Atif Saleri explains why Ofgem is introducing the DCP161 regulation and what facilities managers can do to cap consumption.
04 April 2018 | Atif Saleri
Energy regulator Ofgem has introduced legislation to encourage electricity consumers to manage consumption more carefully. DCP161 allows utilities to charge up to three times the standard rate depending on their region and the supply voltage.
The new rates are being applied to customers that exceed their agreed peak consumption over half-hour time periods.
Utilities have had to upgrade the network to ensure the power grid can handle the load and, until now, the cost of these upgrades has been passed on to all customers, whether they exceed their contract or not.
Ofgem decided to introduce DCP161 so that the cost is distributed more fairly.
The penalty charges will prompt some to negotiate with their supplier to set a higher peak consumption.
An alternative approach is to install fail-safe equipment to place a limit on energy use by heating, ventilation and air conditioning (HVAC) and other systems in a way that is invisible to a building's occupants.
The conventional way to achieve this is to install load control devices and use a PLC (programmable logic controller) to monitor consumption and switch off individual devices. These can be expensive and complex to install, especially on large sites with multiple loads.
However, automatic power management can be built into the latest generation of low-voltage circuit breakers, which have a function called Electrical Distribution Control System (EDCS), as well as built-in metering, control and communication. This enables circuit breakers to monitor consumption and automatically switch off low-priority loads to keep use below an upper limit. It will switch them back on when consumption has reduced.
Circuit breakers achieve this is with a four-step algorithm: monitor, synchronise, evaluate, and load management.
The circuit breaker monitors power use based on data from in-built metering. It then synchronise average consumption over half-hour billing periods - and will forecast consumption over these periods.
When consumption approaches the maximum average level, the intelligent decision-making identifies the lowest-priority load, based on a set of rules that compares consumption with loads available for switching. Each load is assigned a different priority, which takes into account its 'respect time'. This is the minimum period that loads must remain connected or disconnected and can only switch when their respect time is over.
The last step is load management - when the circuit breaker controls power to switch off loads or return them to service.

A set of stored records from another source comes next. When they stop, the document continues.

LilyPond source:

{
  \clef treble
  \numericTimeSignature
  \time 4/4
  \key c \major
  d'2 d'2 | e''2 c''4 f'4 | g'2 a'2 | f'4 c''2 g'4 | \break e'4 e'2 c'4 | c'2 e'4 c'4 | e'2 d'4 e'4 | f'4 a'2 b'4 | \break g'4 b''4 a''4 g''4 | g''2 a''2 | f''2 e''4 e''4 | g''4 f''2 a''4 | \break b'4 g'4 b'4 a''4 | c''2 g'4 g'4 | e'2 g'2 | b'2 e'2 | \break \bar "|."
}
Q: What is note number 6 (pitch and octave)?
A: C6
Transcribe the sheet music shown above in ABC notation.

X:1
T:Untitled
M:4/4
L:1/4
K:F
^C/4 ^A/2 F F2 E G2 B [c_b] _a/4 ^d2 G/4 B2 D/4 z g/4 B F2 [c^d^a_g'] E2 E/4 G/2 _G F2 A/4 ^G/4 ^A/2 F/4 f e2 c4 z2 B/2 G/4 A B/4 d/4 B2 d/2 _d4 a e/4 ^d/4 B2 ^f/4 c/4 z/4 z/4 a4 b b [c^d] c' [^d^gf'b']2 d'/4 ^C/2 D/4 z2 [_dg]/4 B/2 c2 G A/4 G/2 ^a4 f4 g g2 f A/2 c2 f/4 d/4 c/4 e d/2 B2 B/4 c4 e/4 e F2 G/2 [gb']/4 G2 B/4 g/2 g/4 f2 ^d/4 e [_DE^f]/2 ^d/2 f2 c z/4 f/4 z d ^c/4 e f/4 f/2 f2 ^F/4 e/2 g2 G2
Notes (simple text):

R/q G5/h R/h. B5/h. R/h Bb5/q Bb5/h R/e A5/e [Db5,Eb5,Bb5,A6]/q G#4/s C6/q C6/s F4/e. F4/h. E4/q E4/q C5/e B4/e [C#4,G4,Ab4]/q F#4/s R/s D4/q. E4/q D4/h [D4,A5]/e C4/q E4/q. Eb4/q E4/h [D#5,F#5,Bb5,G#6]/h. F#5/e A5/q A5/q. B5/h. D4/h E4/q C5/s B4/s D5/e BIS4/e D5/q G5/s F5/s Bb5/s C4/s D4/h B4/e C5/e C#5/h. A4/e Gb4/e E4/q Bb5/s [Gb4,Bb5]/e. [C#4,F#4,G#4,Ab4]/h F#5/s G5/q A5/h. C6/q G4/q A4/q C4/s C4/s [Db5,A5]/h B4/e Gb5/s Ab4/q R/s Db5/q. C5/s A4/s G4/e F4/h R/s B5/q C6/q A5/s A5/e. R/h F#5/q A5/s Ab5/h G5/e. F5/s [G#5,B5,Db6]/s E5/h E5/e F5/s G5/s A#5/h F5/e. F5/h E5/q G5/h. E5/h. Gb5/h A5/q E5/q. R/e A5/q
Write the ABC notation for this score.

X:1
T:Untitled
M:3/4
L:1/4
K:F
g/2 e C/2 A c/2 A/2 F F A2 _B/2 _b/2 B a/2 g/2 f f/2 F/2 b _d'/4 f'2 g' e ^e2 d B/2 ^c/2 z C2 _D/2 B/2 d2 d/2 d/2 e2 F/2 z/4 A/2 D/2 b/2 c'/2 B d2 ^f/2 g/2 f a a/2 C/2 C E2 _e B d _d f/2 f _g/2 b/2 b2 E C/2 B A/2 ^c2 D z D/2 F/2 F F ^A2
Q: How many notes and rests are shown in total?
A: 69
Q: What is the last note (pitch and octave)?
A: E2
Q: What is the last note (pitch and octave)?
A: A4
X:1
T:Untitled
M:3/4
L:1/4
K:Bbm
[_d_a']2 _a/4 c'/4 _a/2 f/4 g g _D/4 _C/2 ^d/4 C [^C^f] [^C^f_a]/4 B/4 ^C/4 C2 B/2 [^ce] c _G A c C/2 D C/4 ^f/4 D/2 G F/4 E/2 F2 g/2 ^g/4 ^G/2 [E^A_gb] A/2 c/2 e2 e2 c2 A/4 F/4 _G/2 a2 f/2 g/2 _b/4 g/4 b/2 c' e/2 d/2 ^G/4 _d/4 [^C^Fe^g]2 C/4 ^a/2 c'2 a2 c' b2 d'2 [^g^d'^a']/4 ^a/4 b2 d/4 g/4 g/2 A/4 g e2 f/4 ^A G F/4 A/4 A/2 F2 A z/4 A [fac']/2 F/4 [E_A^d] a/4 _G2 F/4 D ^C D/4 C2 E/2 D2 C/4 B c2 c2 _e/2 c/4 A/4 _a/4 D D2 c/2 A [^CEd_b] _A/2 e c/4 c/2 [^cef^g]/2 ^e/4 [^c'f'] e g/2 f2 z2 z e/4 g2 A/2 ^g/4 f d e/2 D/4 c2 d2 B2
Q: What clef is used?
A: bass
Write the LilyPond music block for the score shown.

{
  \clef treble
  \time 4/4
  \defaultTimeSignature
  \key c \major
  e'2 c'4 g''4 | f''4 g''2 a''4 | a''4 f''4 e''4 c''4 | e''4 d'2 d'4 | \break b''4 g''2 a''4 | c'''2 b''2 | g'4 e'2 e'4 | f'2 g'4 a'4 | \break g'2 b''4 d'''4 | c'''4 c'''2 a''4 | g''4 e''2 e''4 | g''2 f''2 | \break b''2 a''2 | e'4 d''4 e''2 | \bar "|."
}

An Italian manufacturer has adopted these circuit breakers as power controllers to achieve annual savings of up to 11,000. The Bergamo plant has HVAC loads with a total capacity of 400 kilowatts.
Four circuit breakers control the flow of power to up to 15 individual loads or 15 groups of loads each. They are connected by an Ethernet communication cable. One of the four circuit breakers is equipped with EDCS power management software in its trip unit, so it doesn't need a complex control system or dedicated software.
Built-in metering on the circuit breakers monitors use and the EDCS decides whether, when and which loads to disconnect. It sends a command to the relevant breaker to control the power.
Another example is the Life Sciences Center at Vilnius University in Lithuania. The city's public utility restricts consumption during peak hours, meaning the university could experience unexpected disconnections if it exceeds maximum consumption.
As a result, the university's electrical contractor chose to install new circuit breakers with EDCS to control loads and shut off non-essential equipment if needed.